The announcement of the Nobel Prize for literature was made Thursday morning in Stockholm as part of the week-long series of announcements from the committee, The Associated Press reported.

Ernaux has written about two dozen books and several articles and shorter texts, according to her bibliography.

Ernaux cared for children at a summer camp at the age of 18 and eventually became an au pair in London in 1960, where at one point she started writing her first, unpublished novel. She eventually married and had two sons and became a secondary school teacher.

She published her first book — “Les Armoires vides” (”Cleaned Out”) — in 1974. Her 1983 book about her father — “La Place” (”A Man’s Place”)— won Ernaux a Prix Renaudot.

Ernaux also has won the Marguerite Yourcenar, Marguerite Duras and François Mauriac prizes for her works. She also holds an honorary doctorate from the University of Cergy-Pontoise.

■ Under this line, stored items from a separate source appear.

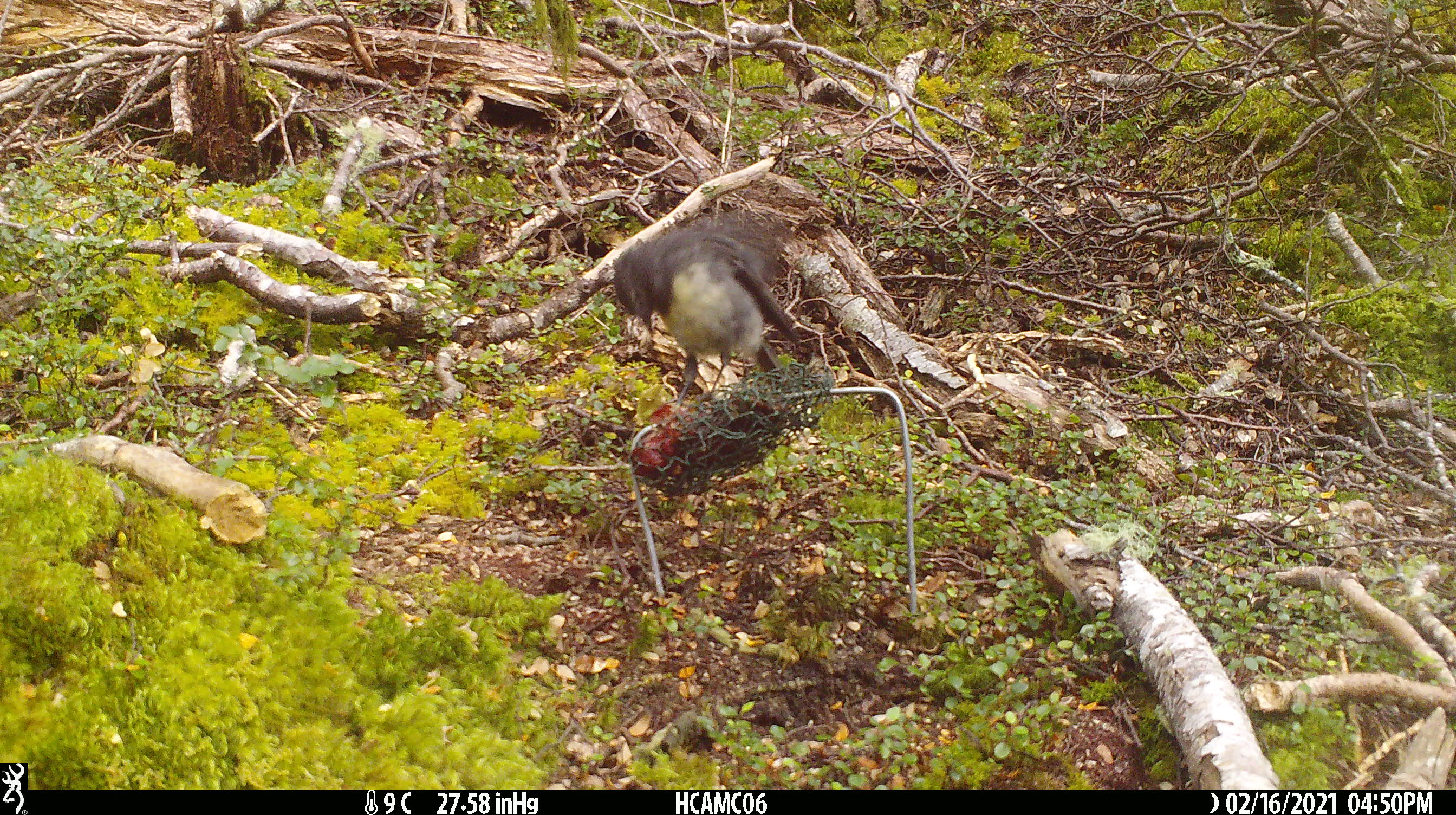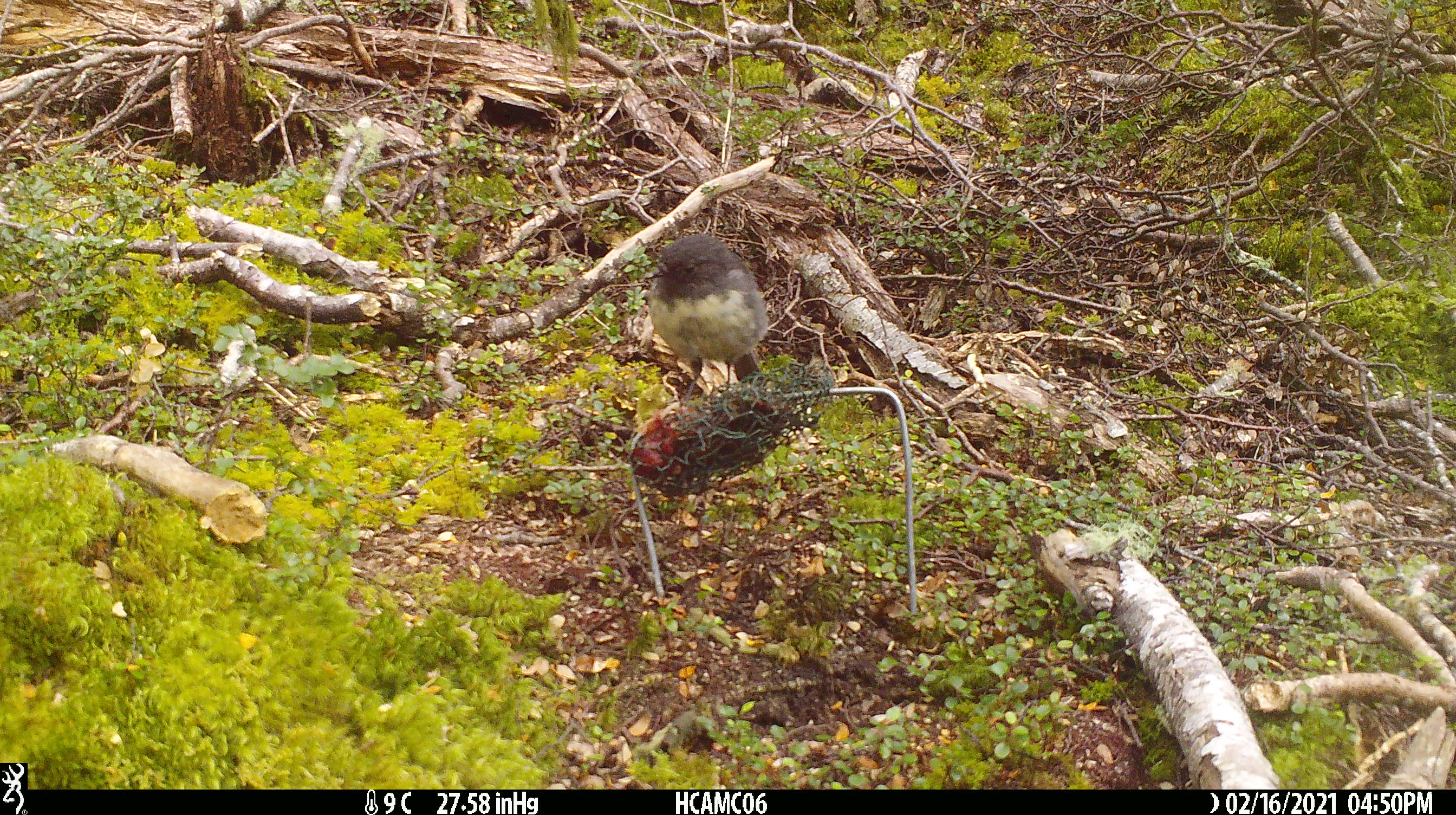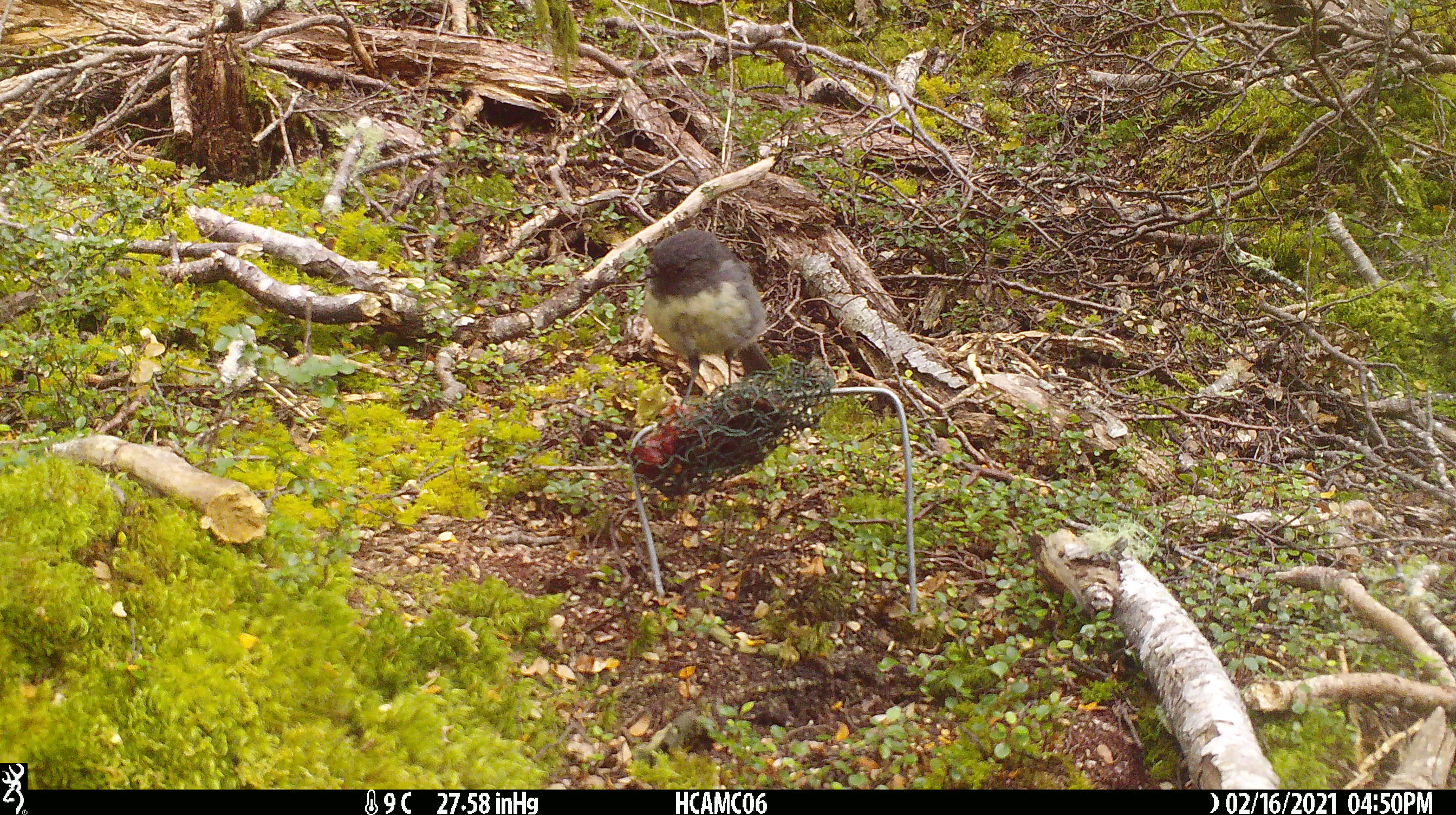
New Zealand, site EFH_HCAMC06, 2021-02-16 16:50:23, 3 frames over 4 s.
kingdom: Animalia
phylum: Chordata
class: Aves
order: Passeriformes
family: Petroicidae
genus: Petroica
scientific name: Petroica australis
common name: new zealand robin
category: robin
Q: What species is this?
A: Robin (new zealand robin) (Petroica australis).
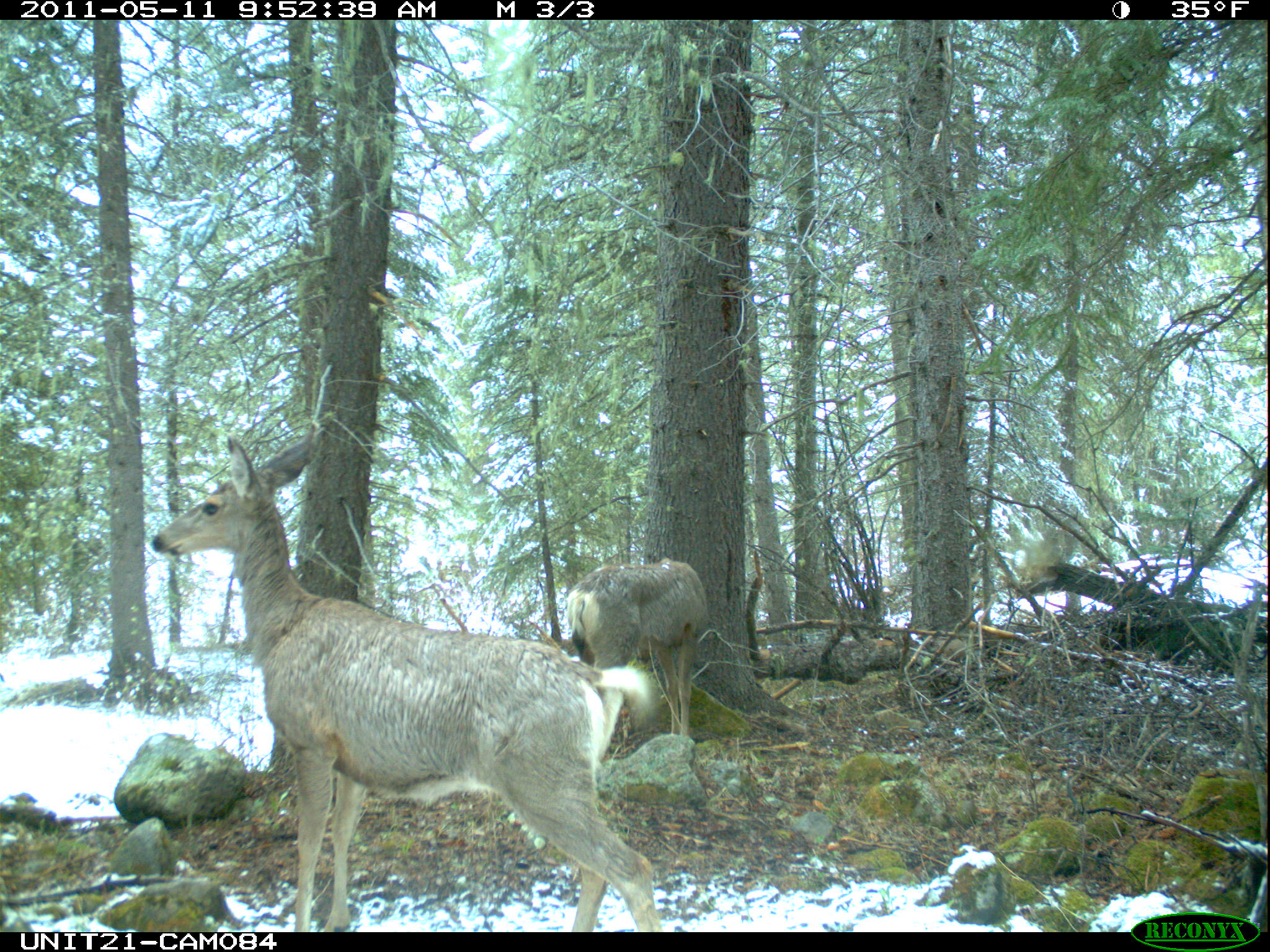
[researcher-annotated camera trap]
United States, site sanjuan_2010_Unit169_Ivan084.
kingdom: Animalia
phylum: Chordata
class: Mammalia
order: Artiodactyla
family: Cervidae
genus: Odocoileus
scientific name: Odocoileus hemionus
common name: mule deer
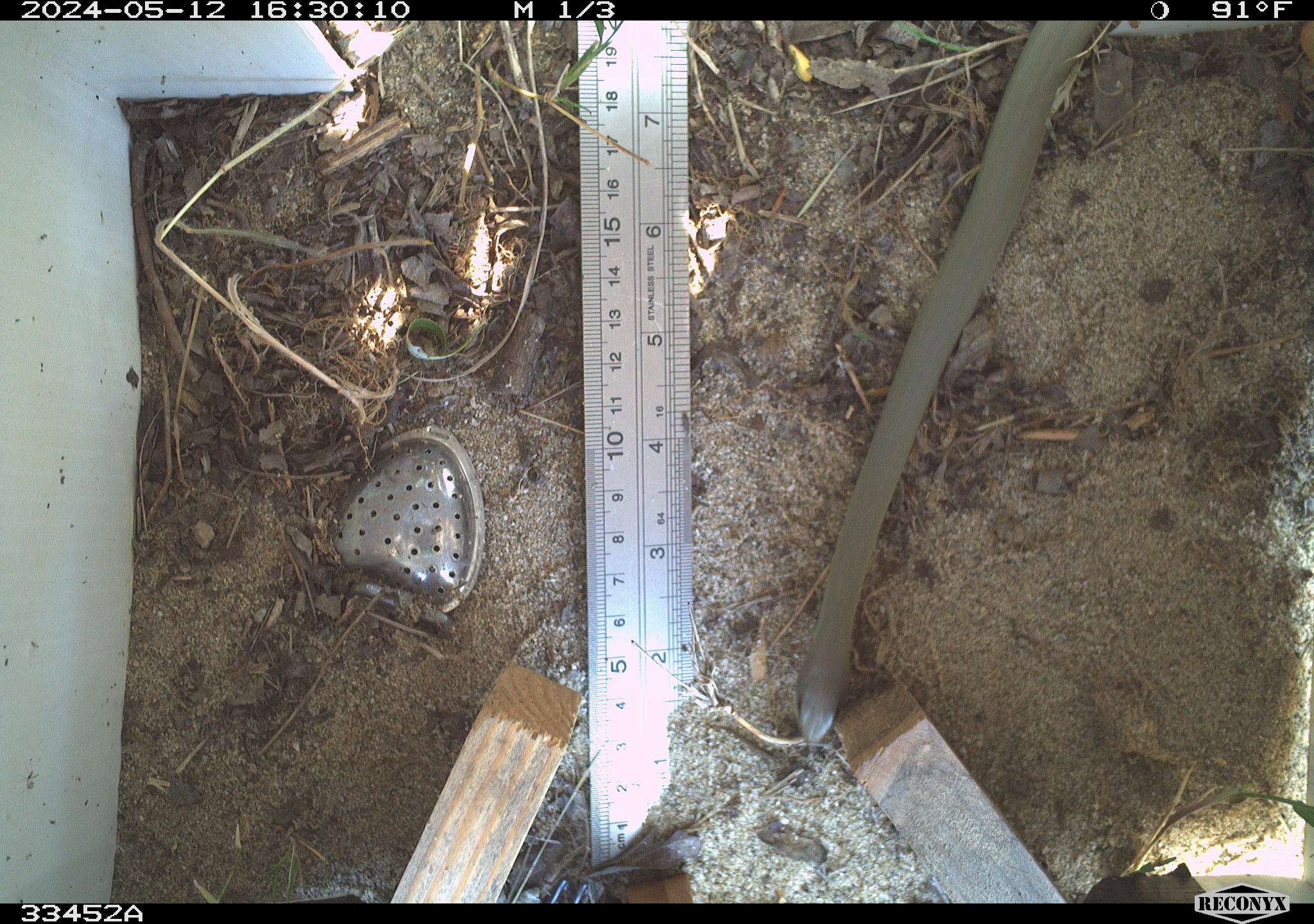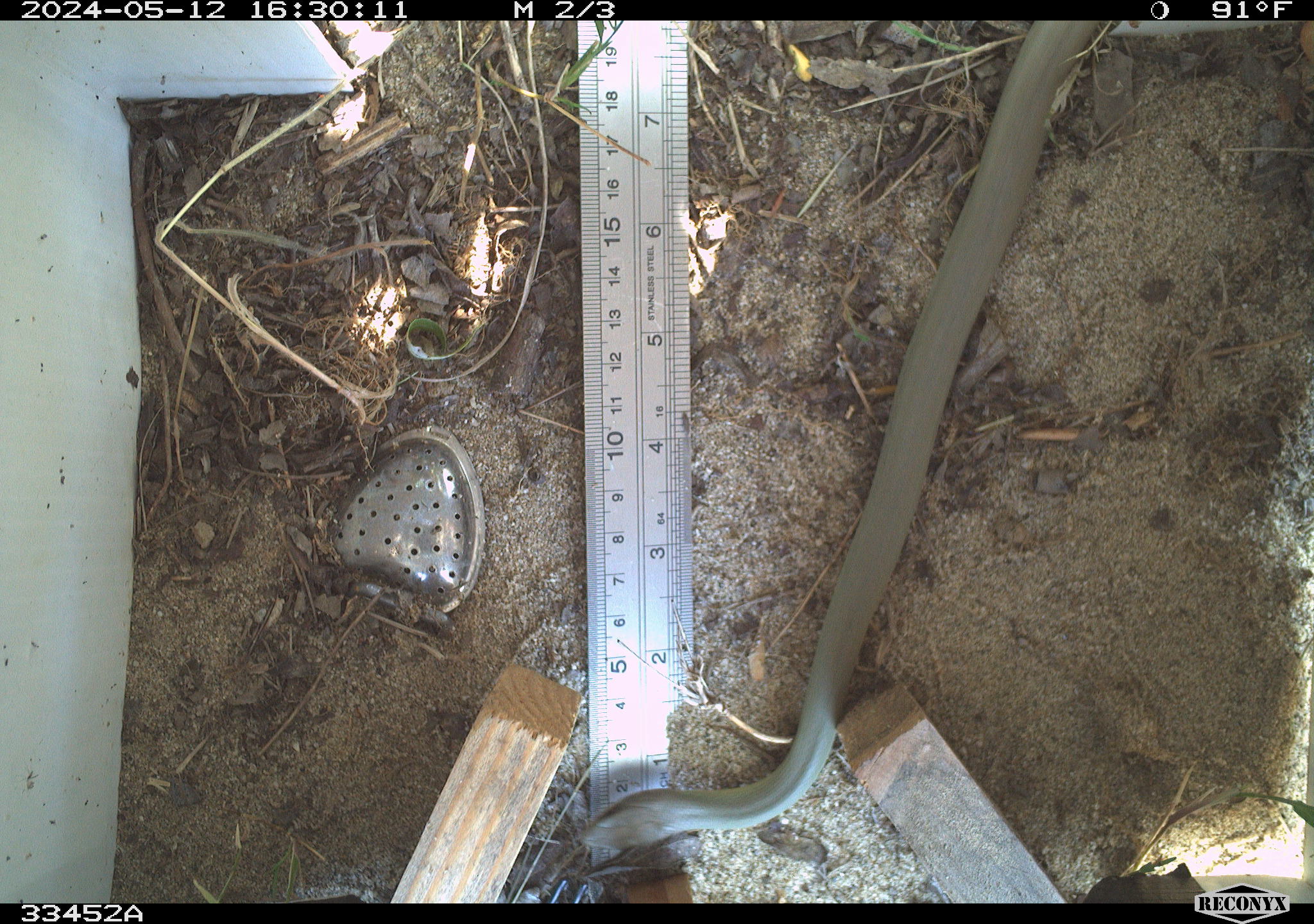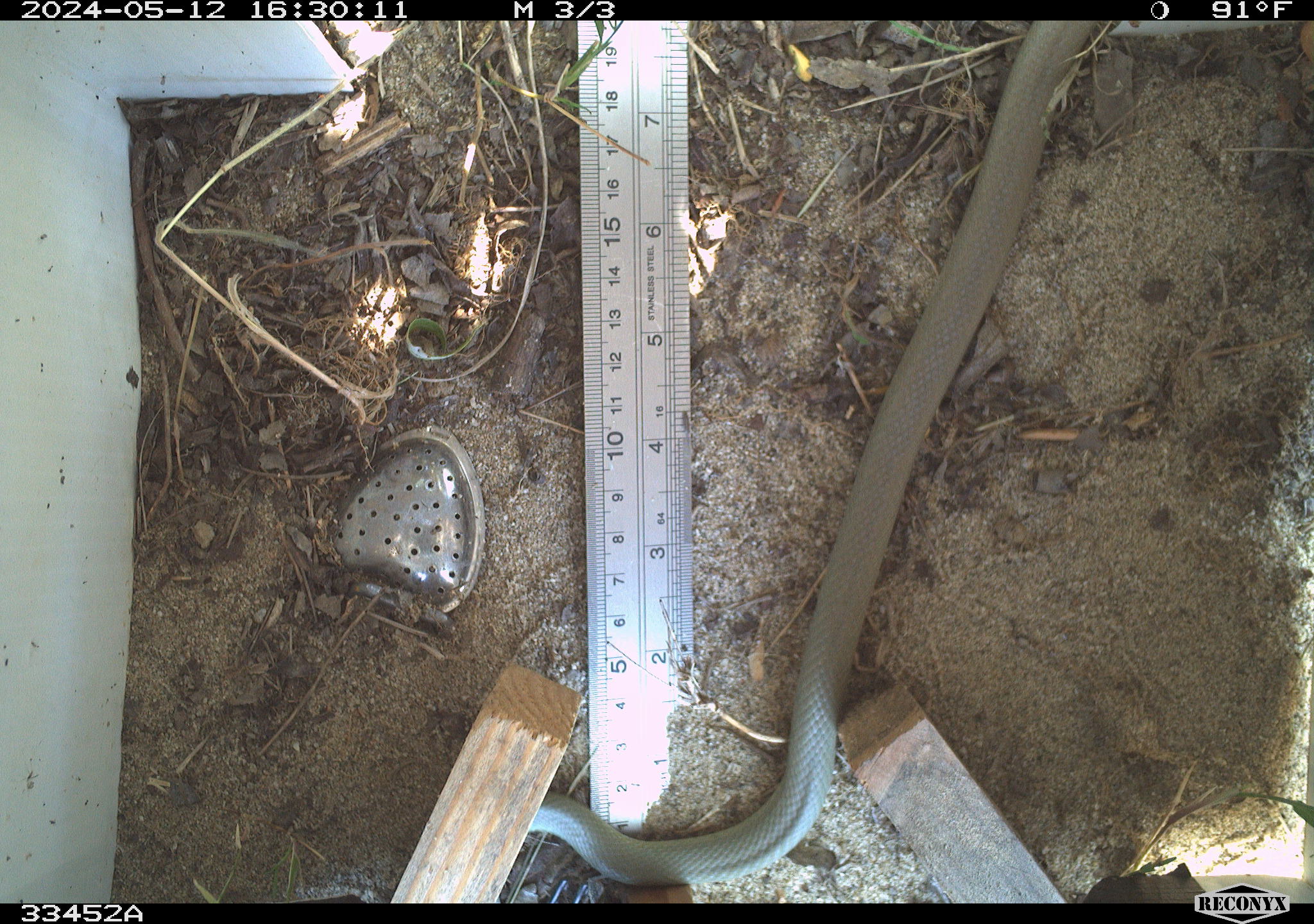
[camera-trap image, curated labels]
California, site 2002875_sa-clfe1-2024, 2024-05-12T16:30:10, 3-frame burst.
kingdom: Animalia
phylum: Chordata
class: Reptilia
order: Squamata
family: Colubridae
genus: Coluber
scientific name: Coluber constrictor mormon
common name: western yellow-bellied racer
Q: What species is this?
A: Western yellow-bellied racer (Coluber constrictor mormon).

Earlier this week, the group announced the award of the Nobel Prize for medicine to a scientist who studied Neanderthal DNA. The prize for physics went to three scientists who showed that small particles are still linked to each other despite being separated, while the chemistry prize was announced Wednesday and went to three scientists who connected molecules to be able to target drugs, according to the AP.

The Nobel Peace Prize will be announced Friday. The prize for economics will be awarded on Monday.